• **CHALLENGE 1**:
In the passage on geek culture, who is described as having been hailed as an unexpected star of the US presidential election?

What's missing from geek culture
The geeks are inheriting the Earth. BBC News magazine this week explores how geeks and nerds are no longer the marginalised losers they once were. Now, it's hip to be geeky:
Things have changed since the 1984 film, Revenge of the Nerds. The Social Network in 2010 came in a very different social milieu. Today when people think of "geeks" and "nerds" they might very well name the likes of Bill Gates, Steve Jobs and Mark Zuckerberg - people whose imagination and grasp of the technical made them billions. New York Times blogger and geeky statistician Nate Silver has been hailed as an unexpected star of the US presidential election after correctly predicting the outcome. "Memo to wannabe presidents: hire geeks, not pundits," advises this week's New Scientist magazine. A slew of comedies over the past few years have had geeks as heroes, such as Tim Bisley - the comics, video game and Star Wars-obsessive of Spaced - and Sheldon Cooper, the precocious physicist of The Big Bang Theory.

• **CHALLENGE 2**:
Return the stretch of the listing from the line that contains "How far is the" through the line that contains "1007 centimetres", reproducing each line word for word.

• **ITEMS**:

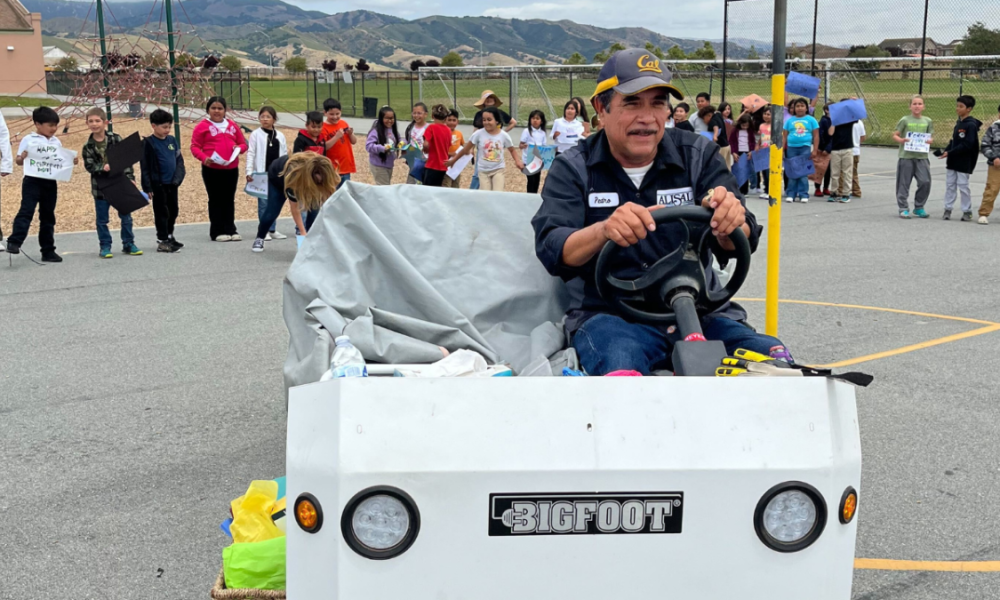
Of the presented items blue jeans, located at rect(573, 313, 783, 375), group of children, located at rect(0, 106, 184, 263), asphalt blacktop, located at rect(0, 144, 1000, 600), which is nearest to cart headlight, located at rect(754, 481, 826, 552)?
blue jeans, located at rect(573, 313, 783, 375)

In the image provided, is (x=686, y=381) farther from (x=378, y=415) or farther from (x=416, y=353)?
(x=416, y=353)

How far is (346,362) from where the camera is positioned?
125 inches

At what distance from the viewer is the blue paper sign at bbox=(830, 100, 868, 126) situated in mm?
16859

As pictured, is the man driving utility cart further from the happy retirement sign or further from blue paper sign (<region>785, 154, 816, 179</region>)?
blue paper sign (<region>785, 154, 816, 179</region>)

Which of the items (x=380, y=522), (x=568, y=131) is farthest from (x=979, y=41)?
(x=380, y=522)

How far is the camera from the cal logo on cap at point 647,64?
142 inches

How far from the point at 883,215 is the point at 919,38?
13473 mm

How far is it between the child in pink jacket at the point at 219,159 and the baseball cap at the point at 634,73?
1007 centimetres

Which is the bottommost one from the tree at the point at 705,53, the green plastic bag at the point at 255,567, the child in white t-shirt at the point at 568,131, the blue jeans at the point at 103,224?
the green plastic bag at the point at 255,567

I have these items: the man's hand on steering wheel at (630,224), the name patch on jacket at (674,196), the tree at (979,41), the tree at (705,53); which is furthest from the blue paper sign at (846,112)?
the tree at (705,53)

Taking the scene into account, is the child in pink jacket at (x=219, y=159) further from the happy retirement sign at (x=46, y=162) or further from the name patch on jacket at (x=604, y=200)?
the name patch on jacket at (x=604, y=200)

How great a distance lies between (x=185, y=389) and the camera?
6.27 meters

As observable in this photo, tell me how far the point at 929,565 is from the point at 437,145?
38.6 ft

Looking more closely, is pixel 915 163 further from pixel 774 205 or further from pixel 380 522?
pixel 380 522
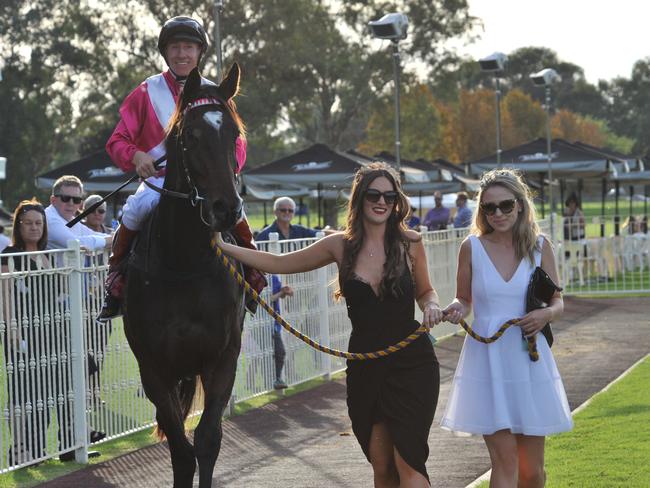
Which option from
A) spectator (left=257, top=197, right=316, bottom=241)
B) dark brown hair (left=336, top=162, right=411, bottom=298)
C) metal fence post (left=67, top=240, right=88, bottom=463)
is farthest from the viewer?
spectator (left=257, top=197, right=316, bottom=241)

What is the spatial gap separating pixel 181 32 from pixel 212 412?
2126 millimetres

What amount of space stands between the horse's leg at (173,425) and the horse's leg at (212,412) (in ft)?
0.69

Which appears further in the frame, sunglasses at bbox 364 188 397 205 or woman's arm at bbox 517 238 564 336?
woman's arm at bbox 517 238 564 336

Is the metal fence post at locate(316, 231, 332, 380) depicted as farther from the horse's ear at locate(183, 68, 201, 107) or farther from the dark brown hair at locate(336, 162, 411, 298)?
the dark brown hair at locate(336, 162, 411, 298)

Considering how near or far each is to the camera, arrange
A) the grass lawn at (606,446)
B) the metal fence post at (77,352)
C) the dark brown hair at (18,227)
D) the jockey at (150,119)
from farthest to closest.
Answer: the dark brown hair at (18,227)
the metal fence post at (77,352)
the grass lawn at (606,446)
the jockey at (150,119)

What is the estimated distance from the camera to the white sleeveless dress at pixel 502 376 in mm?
5957

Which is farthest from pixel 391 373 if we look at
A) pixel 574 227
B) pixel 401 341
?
pixel 574 227

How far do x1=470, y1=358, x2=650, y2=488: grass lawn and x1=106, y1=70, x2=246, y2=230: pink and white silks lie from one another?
2546 mm

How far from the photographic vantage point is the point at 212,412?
6.69m

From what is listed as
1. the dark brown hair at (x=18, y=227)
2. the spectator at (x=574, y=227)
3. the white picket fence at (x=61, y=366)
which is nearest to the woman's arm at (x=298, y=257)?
the white picket fence at (x=61, y=366)

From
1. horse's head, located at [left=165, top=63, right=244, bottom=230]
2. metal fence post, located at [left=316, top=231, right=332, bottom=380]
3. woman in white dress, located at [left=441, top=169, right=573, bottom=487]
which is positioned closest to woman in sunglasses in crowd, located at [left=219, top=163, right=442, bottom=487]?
woman in white dress, located at [left=441, top=169, right=573, bottom=487]

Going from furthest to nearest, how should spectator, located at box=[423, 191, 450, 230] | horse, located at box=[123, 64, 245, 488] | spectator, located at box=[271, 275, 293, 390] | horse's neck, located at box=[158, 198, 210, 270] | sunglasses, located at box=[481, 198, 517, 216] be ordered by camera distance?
spectator, located at box=[423, 191, 450, 230], spectator, located at box=[271, 275, 293, 390], horse's neck, located at box=[158, 198, 210, 270], horse, located at box=[123, 64, 245, 488], sunglasses, located at box=[481, 198, 517, 216]

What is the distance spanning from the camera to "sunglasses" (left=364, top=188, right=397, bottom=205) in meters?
5.80

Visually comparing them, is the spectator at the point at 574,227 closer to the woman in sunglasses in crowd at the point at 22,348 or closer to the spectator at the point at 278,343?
the spectator at the point at 278,343
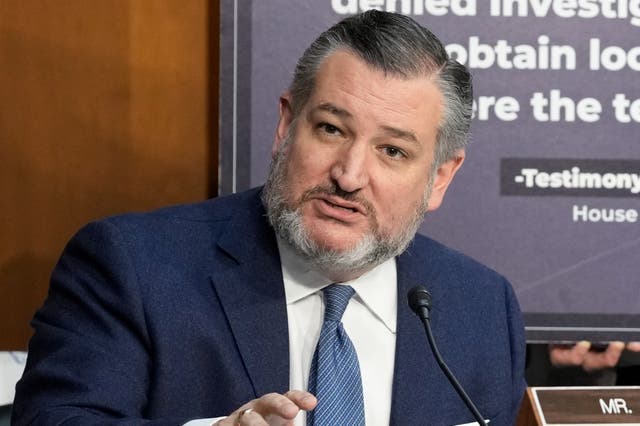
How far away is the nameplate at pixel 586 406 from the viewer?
1.65 metres

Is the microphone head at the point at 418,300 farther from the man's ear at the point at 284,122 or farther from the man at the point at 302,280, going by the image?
the man's ear at the point at 284,122

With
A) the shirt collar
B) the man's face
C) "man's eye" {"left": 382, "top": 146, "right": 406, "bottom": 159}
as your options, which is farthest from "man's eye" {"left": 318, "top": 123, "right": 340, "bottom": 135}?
the shirt collar

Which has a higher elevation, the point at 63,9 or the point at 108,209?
the point at 63,9

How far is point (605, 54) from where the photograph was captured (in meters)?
2.87

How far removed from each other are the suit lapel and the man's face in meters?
0.14

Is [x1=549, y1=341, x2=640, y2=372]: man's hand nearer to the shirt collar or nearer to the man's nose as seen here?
the shirt collar

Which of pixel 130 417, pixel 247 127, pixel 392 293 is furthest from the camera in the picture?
pixel 247 127

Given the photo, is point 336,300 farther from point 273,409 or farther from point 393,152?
point 273,409

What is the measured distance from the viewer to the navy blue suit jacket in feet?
6.75

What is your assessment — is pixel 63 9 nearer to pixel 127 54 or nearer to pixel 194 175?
pixel 127 54

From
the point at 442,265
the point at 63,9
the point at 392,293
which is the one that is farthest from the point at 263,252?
the point at 63,9

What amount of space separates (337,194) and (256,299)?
277 millimetres

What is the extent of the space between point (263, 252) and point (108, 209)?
27.3 inches

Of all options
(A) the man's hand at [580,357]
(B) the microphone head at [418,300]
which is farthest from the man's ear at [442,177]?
(A) the man's hand at [580,357]
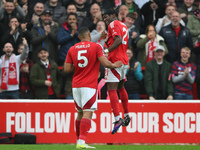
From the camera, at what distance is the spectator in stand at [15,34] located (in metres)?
14.6

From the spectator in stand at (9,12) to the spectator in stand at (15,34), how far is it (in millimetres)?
512

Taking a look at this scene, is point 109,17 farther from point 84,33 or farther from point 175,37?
point 175,37

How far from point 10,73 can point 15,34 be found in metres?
1.53

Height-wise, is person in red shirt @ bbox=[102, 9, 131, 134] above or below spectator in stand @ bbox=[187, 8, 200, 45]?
below

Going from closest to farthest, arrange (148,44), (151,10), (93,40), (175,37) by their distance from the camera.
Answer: (93,40) < (148,44) < (175,37) < (151,10)

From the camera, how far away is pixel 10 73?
13.9 meters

• **WORKED SOLUTION 1**:
Nate Silver, the New York Times blogger and statistician.

• **WORKED SOLUTION 2**:
How far is the camera from the cal logo on cap at point 647,64?
142 inches

How far from the point at 883,215 is the point at 919,38?
13473 mm

How far is it between the child in pink jacket at the point at 219,159 and the baseball cap at the point at 634,73?
1007 centimetres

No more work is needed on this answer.